WASHINGTON — Sen. Al Franken announced Thursday he will resign from Congress after multiple women accused the senator of sexual misconduct.
"Today I am announcing that in the coming weeks I will be resigning as a member of the United States Senate," Franken said. "Let me be clear, I may be resigning my seat but I'm not giving up my voice."
As more accusers came forward throughout the past month detailing similar stories of the senator forcibly trying to kiss them, pressure grew from members of Franken's own party to step aside.
"Enough is enough," Sen. Kirsten Gillibrand, D-N.Y., told reporters Wednesday. "We need to draw a line in the sand and say none of it is okay, none of it is acceptable and we, as elected leaders, should absolutely be held to a higher standard."
"I'm shocked and appalled by Sen. Franken's behavior," said Sen. Patty Murray, D-Wash. "It's clear to me that this has been a deeply harmful, persistent problem and a clear pattern over a long period of time.

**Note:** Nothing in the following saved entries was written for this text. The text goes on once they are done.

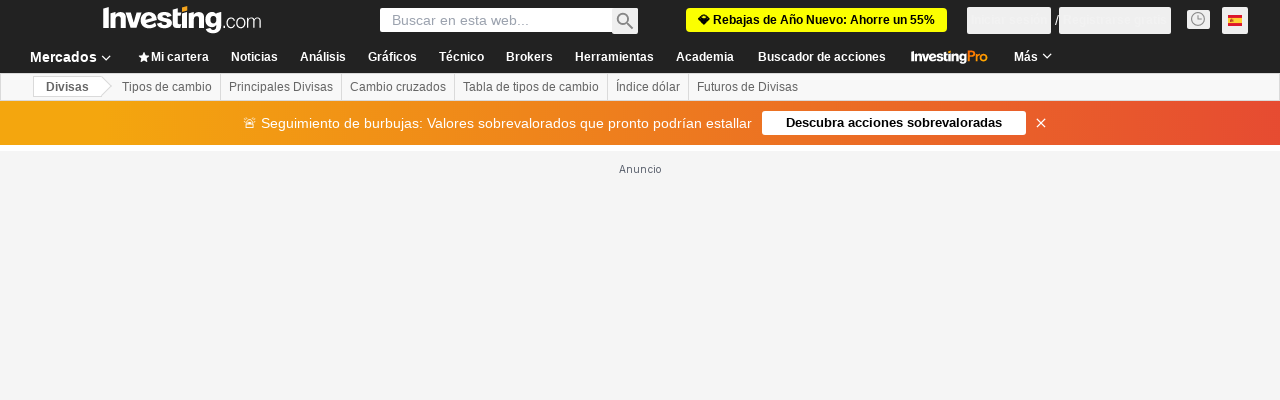

--- FILE ---
content_type: application/javascript
request_url: https://promos.investing.com/eu-a4flkt7l2b/z9gd/9a63d23b-49c1-4335-b698-e7f3ab10af6c/es.investing.com/jsonp/z?cb=1769249980725&callback=__dgo9983oo0v7nn
body_size: 711
content:
__dgo9983oo0v7nn({"ts":1769249981116.0,"geo":{"zipcode":"43215","region_name":"Ohio","country_name":"United States","region_code":"OH","continent_name":"North America","country_code":"US","continent_code":"NA","city":"Columbus","ip":"3.16.68.171","latitude":39.9625,"time_zone":"America/New_York","metro_code":535,"longitude":-83.0061},"success":true,"da":"bg*br*al|Apple%bt*bm*bs*cb*bu*dl$0^j~m|131.0.0.0%v~d~f~primarySoftwareType|Robot%s~r~dg*e~b~dq*z|Blink%cn*ds*ba*ch*cc*n|Chrome%t~bl*ac~aa~g~y|macOS%ce*ah~bq*bd~dd*cq$0^cl*df*bp*ad|Desktop%bh*c~dc*dn*bi*ae~ci*cx*p~bk*de*bc*i~h|10.15.7%cd*w~cu*ck*l~u~partialIdentification*af~bz*db*ab*q~a*cp$0^dh*k|Apple%cr*ag|-","rand":689063});

--- FILE ---
content_type: application/javascript
request_url: https://cdn.investing.com/x/819c4ce/_next/static/chunks/7743.cd8aae303c154386.js
body_size: 565
content:
"use strict";(self.webpackChunk_N_E=self.webpackChunk_N_E||[]).push([[7743],{4805:(e,s,t)=>{t.d(s,{A:()=>d});var a=t(67684),l=t(37876),i=t(15039),r=t.n(i),n=t(31552),m=t(65641);let d=e=>{let{header:s,description:t,className:i,headingClassName:d,isWarrenButton:x,warrenTitle:c}=e,o=(0,m.K7)(c||m.$r.warrenAIHooksEquityOvKeyStats);return(0,l.jsxs)("div",{className:r()("flex flex-col items-start gap-y-5 sm:flex-row sm:flex-wrap sm:justify-between sm:gap-x-10",d),children:[(0,l.jsxs)("div",{className:"flex flex-wrap items-start gap-1.5",children:[(0,l.jsx)("h2",{className:r()("text-xl/7 font-bold sm:text-3xl/8 md:whitespace-nowrap"),"data-test":"section-sub-title",children:s}),(0,l.jsx)(n.D,{text:t,className:i})]}),x&&c&&o&&(0,l.jsx)(m.SQ,(0,a._)({},o))]})}},97743:(e,s,t)=>{t.r(s),t.d(s,{default:()=>h});var a=t(37876);t(14232);var l=t(5811),i=t(56829),r=t(65824),n=t(60332),m=t(76355),d=t(4805),x=t(65641),c=t(99239),o=t(28917),u=t(38343);let h=(0,l.PA)(()=>{var e,s,t;let{dataStore:{pageInfoStore:l,instrumentStore:h}}=(0,i.P)(),p=[u.Oi.Equity,u.Oi.Etf,u.Oi.Commodity,u.Oi.Currency,u.Oi.Index].includes(null==h||null==(e=h.instrument.base)?void 0:e.type);return(0,a.jsxs)(a.Fragment,{children:[(0,a.jsx)(n.A,{}),(0,a.jsx)(r.Ad,{slot:"tnb_all_positions",customHeight:"104px",className:"mt-8 md:hidden"}),(0,a.jsx)(m.c,{className:"mb-6"}),(0,a.jsx)("div",{className:"mb-6",children:(0,a.jsx)(d.A,{header:null==(s=l.titles)?void 0:s.h3_head,description:null==(t=l.titles)?void 0:t.htmlfrontDesc,className:"!max-w-[200px] sm:!max-w-[250px]",headingClassName:"mb-6",isWarrenButton:!0,warrenTitle:x.$r.warrenAIHooksTechnicalSummary})}),(0,a.jsx)("div",{className:"mb-6",children:(0,a.jsx)(c._,{footer:p?(0,a.jsx)(o.x,{}):void 0,detailed:!0})})]})})}}]);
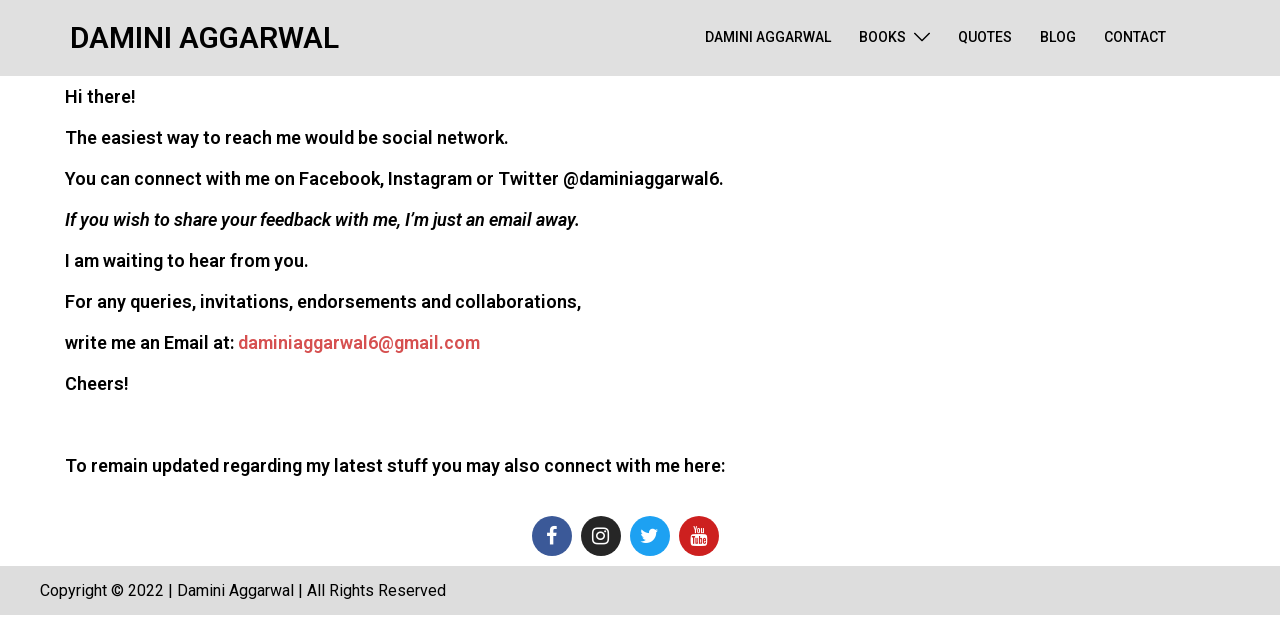

--- FILE ---
content_type: text/html; charset=UTF-8
request_url: https://daminiaggarwal.com/wp-admin/admin-ajax.php
body_size: -313
content:
{"today":0,"total":4265}

--- FILE ---
content_type: text/css
request_url: https://daminiaggarwal.com/wp-content/uploads/elementor/css/post-19.css?ver=1762610173
body_size: -231
content:
.elementor-19 .elementor-element.elementor-element-ebtduhi{color:#000000;}.elementor-19 .elementor-element.elementor-element-hjh0f91{--grid-template-columns:repeat(0, auto);--icon-size:20px;--grid-column-gap:5px;--grid-row-gap:0px;}.elementor-19 .elementor-element.elementor-element-hjh0f91 .elementor-widget-container{text-align:center;}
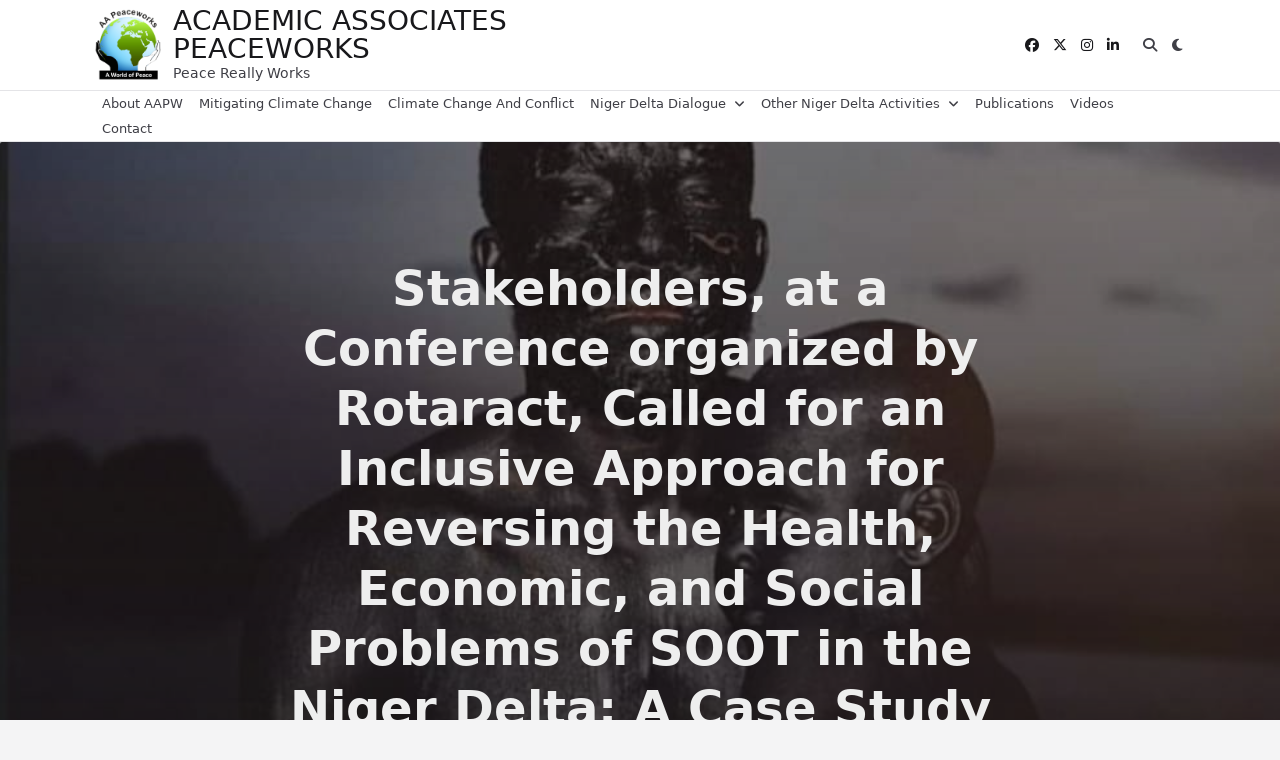

--- FILE ---
content_type: text/css
request_url: https://aapw.org/wp-content/uploads/maxmegamenu/style.css?ver=4a707f
body_size: -45
content:
@charset "UTF-8";

/** THIS FILE IS AUTOMATICALLY GENERATED - DO NOT MAKE MANUAL EDITS! **/
/** Custom CSS should be added to Mega Menu > Menu Themes > Custom Styling **/

.mega-menu-last-modified-1750210373 { content: 'Wednesday 18th June 2025 01:32:53 UTC'; }

.wp-block {}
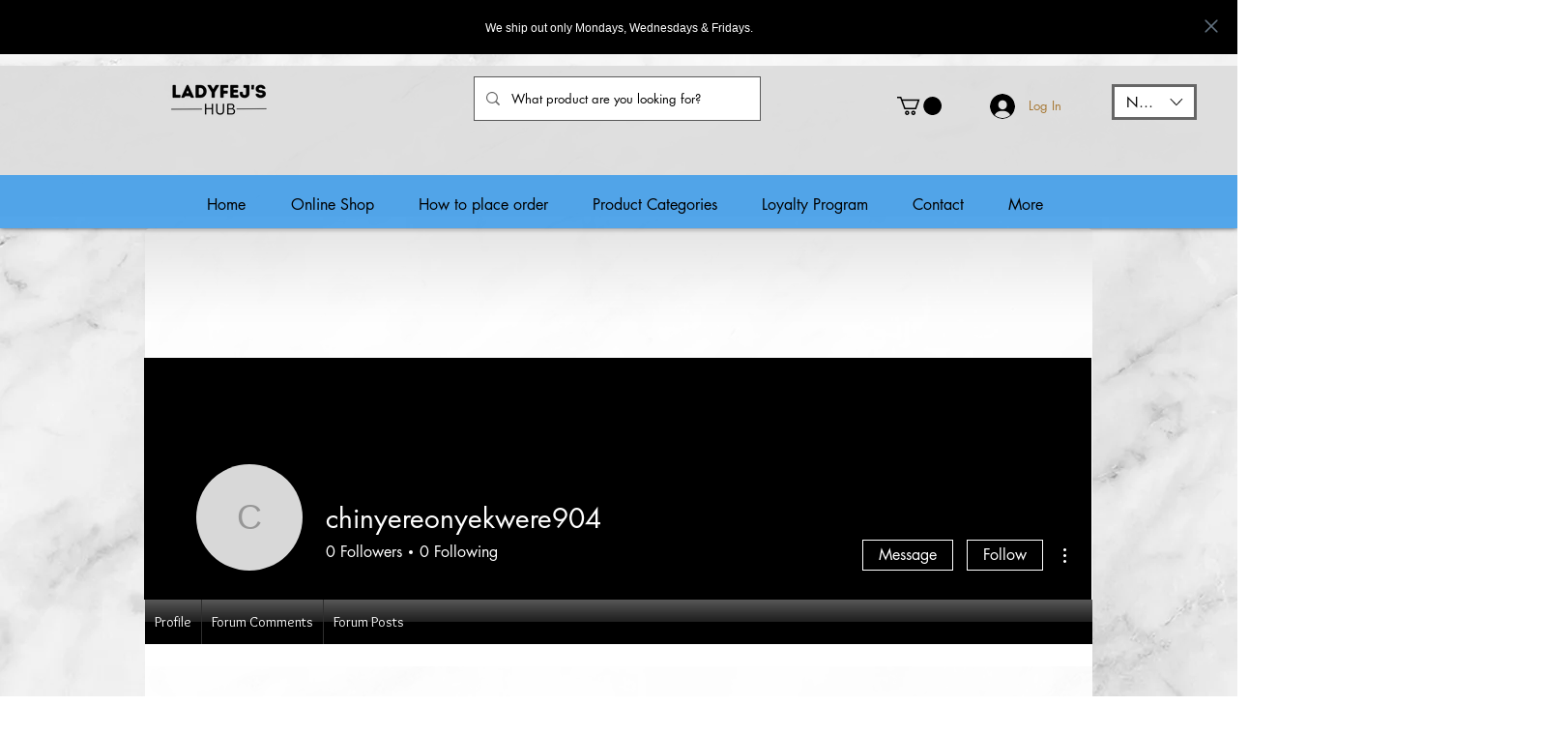

--- FILE ---
content_type: image/svg+xml
request_url: https://wix.salesdish.com/static/titleClose.svg
body_size: 1888
content:
<?xml version="1.0" encoding="UTF-8"?>
<svg width="11px" height="11px" viewBox="0 0 11 11" version="1.1" xmlns="http://www.w3.org/2000/svg" xmlns:xlink="http://www.w3.org/1999/xlink">
    <title>Icons/Major/Close</title>
    <g id="2.0.1" stroke="none" stroke-width="1" fill="none" fill-rule="evenodd">
        <g id="Create-Announcement-bar-🖥1440PX" transform="translate(-1109.000000, -213.000000)">
            <g id="编组-2" transform="translate(342.000000, 158.000000)">
                <g id="编组-4" transform="translate(198.000000, 40.000000)">
                    <g id="编组-11" transform="translate(1.000000, 0.000000)">
                        <g id="icon---close" transform="translate(567.000000, 14.000000)">
                            <rect id="Rectangle" x="0" y="0" width="13" height="13"></rect>
                            <path d="M10.5903806,1.49038059 C10.8442214,1.2365398 11.2557786,1.2365398 11.5096194,1.49038059 C11.7634602,1.74422138 11.7634602,2.15577862 11.5096194,2.40961941 L11.5096194,2.40961941 L7.419,6.5 L11.5096194,10.5903806 C11.7380761,10.8188373 11.7609218,11.1750443 11.5781564,11.4290511 L11.5096194,11.5096194 C11.2557786,11.7634602 10.8442214,11.7634602 10.5903806,11.5096194 L10.5903806,11.5096194 L6.5,7.419 L2.40961941,11.5096194 C2.1811627,11.7380761 1.82495566,11.7609218 1.57094889,11.5781564 L1.49038059,11.5096194 C1.2365398,11.2557786 1.2365398,10.8442214 1.49038059,10.5903806 L1.49038059,10.5903806 L5.581,6.5 L1.49038059,2.40961941 C1.26192388,2.1811627 1.23907821,1.82495566 1.42184358,1.57094889 L1.49038059,1.49038059 C1.74422138,1.2365398 2.15577862,1.2365398 2.40961941,1.49038059 L2.40961941,1.49038059 L6.5,5.581 Z" id="Combined-Shape" fill="#637381" fill-rule="nonzero"></path>
                        </g>
                    </g>
                </g>
            </g>
        </g>
    </g>
</svg>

It's time for him to step aside."
This week a former congressional aide detailed a new accusation to POLITICO of an incident that took place in 2006 after a taping of Franken's radio program.
"He was between me and the door and he was coming at me to kiss me," she recalled. "It was very quick and I think my brain had to work really hard to be like, 'Wait, what is happening?'"
"But I knew whatever was happening was not right and I ducked," she continued. "I was really startled by it and I just sort of booked it towards the door and he said, 'It's my right as an entertainer.'"
Franken has denied the charges against him.
"This allegation is categorically not true and the idea that I would claim this as my right as an entertainer is preposterous," Franken said in a statement to POLITICO.